• Aufgaben:
1: Gib den Abschnitt des Textes zur Abtreibung wortgetreu wieder, beginnend bei „Dass eine Liberalisierung“ und endend bei „in der Erklärungspflicht!“.
2: Entscheide, ob die folgenden Aussagen mit dem Text zur Abtreibung übereinstimmen, und antworte jeweils mit Ja oder Nein samt den ausschlaggebenden Worten des Textes als genauem Zitat: (a) In Deutschland werden immer weniger voraussichtlich behinderte Kinder ausgetragen. (b) Der Text hält eine Liberalisierung im Abtreibungsrecht selbst für längst überfällig. (c) Der Text nennt die Geburt als überzeugendsten Zeitpunkt für den Beginn des Lebens.

Auch deine Aussagen zur Abtreibung voraussichtlich behinderter Kinder (ungeborenes Leben) teile ich nicht. Ich sah erst dieser Tage einen Fernsehbericht, wonach immer weniger voraussichtlich behinderte Kinder in Deutschland ausgetragen werden, nachdem es immer früher und besser möglich ist, eine voraussichtliche Behinderung (z.B. Down-Syndrom) zu erkennen. Dass die Kirche infrage stellt, dass voraussichtlich behinderten Kindern immer öfter das "Lebensrecht von vornherein verweigert" wird aufgrund dieser ihrer Behinderung, finde ich eigentlich gut. Wollen wir nur noch "perfekte Menschen" auf die Welt kommen lassen? Eine Antwort zu dieser Frage maße ich mir aber nicht an. Es ist zu einfach, anderen etwas zu raten, wovon man selber nicht betroffen ist.
Dass eine Liberalisierung im Abtreibungsrecht längst überfällig ist, ist eine Wertung ("längst überfällig"), die deiner eigenen Haltung dazu entspricht. Andere haben eine andere Haltung dazu und finden da gar nichts "überfällig". Die Kirche folgt hier durchaus der Logik ihrer eigenen Grundwerte. Einer dieser Grundwerte lautet nämlich "Du sollst nicht töten!". Die Frage ist nur eben, ob das ein Töten ist und ob das, was da "weggemacht" wird, schützenswert ist oder nicht. Nicht nur die Kirche meint dazu, dass das Leben mit der Zeugung beginnt und nicht erst am 85. Tag danach (wenn man z.B. die 12-Wochen-Frist der ehemaligen DDR zugrunde legt, die ja nun in abgewandelter Form gilt). Ich wüsste eigentlich keinen überzeugenderen Zeitpunkt als den Akt der Zeugung als Beginn des Lebens. Die das nicht so sehen, sind hier in der Erklärungspflicht!

• Einträge eines Datensatzes:
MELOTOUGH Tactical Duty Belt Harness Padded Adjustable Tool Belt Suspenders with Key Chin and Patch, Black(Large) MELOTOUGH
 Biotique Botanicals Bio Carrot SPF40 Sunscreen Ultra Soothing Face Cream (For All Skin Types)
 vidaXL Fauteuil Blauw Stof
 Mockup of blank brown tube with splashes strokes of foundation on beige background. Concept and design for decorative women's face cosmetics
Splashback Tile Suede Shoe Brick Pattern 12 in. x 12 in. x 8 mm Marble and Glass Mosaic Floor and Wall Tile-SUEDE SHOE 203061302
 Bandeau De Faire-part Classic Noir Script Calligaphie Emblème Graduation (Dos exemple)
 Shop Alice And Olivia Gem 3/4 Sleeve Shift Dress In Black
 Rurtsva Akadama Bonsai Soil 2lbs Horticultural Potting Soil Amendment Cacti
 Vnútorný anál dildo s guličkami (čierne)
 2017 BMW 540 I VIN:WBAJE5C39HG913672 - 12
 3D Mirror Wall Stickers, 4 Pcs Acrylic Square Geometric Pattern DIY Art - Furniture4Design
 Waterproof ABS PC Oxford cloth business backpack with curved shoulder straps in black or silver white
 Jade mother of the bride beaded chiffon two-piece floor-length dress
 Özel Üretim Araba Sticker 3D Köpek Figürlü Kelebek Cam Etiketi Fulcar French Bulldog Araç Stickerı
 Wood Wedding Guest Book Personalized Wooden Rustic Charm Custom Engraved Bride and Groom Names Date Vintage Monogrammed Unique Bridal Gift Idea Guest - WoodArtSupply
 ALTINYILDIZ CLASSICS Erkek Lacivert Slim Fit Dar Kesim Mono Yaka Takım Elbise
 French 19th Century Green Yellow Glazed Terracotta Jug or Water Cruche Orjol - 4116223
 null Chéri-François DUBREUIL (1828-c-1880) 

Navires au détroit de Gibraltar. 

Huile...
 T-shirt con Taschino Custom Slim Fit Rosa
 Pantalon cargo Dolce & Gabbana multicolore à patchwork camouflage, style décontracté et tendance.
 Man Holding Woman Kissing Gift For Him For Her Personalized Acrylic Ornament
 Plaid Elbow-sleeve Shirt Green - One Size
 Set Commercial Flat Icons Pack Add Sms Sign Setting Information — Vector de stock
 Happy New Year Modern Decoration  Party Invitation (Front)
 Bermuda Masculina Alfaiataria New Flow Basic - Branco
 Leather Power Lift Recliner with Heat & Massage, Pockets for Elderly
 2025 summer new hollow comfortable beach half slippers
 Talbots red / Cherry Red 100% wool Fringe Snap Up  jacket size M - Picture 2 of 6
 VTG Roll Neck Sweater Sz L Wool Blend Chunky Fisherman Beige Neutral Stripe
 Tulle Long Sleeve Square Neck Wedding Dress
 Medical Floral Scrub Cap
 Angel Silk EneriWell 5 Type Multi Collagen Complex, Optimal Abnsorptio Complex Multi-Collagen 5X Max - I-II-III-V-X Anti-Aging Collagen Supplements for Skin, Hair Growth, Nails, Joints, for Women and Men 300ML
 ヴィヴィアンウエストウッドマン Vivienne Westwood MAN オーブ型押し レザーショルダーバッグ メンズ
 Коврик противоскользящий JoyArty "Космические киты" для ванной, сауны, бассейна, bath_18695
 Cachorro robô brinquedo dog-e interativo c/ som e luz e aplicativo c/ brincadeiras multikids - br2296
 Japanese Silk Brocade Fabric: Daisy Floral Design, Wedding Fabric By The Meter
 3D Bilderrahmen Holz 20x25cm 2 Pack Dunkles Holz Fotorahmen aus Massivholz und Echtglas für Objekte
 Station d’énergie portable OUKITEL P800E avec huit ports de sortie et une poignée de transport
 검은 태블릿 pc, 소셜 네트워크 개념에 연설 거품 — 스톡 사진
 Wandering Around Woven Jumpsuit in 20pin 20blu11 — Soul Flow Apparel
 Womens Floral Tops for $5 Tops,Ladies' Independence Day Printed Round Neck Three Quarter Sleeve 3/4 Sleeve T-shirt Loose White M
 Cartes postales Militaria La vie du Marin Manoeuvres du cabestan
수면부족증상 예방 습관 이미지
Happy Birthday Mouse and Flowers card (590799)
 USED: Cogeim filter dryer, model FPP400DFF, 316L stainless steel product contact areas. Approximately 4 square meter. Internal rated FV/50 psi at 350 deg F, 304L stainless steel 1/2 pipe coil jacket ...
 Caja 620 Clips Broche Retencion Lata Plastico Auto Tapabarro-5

• Lösungen:
1:
Dass eine Liberalisierung im Abtreibungsrecht längst überfällig ist, ist eine Wertung ("längst überfällig"), die deiner eigenen Haltung dazu entspricht. Andere haben eine andere Haltung dazu und finden da gar nichts "überfällig". Die Kirche folgt hier durchaus der Logik ihrer eigenen Grundwerte. Einer dieser Grundwerte lautet nämlich "Du sollst nicht töten!". Die Frage ist nur eben, ob das ein Töten ist und ob das, was da "weggemacht" wird, schützenswert ist oder nicht. Nicht nur die Kirche meint dazu, dass das Leben mit der Zeugung beginnt und nicht erst am 85. Tag danach (wenn man z.B. die 12-Wochen-Frist der ehemaligen DDR zugrunde legt, die ja nun in abgewandelter Form gilt). Ich wüsste eigentlich keinen überzeugenderen Zeitpunkt als den Akt der Zeugung als Beginn des Lebens. Die das nicht so sehen, sind hier in der Erklärungspflicht!

2:
(a) Ja: „wonach immer weniger voraussichtlich behinderte Kinder in Deutschland ausgetragen werden“
(b) Nein: „Dass eine Liberalisierung im Abtreibungsrecht längst überfällig ist, ist eine Wertung“
(c) Nein: „Ich wüsste eigentlich keinen überzeugenderen Zeitpunkt als den Akt der Zeugung als Beginn des Lebens.“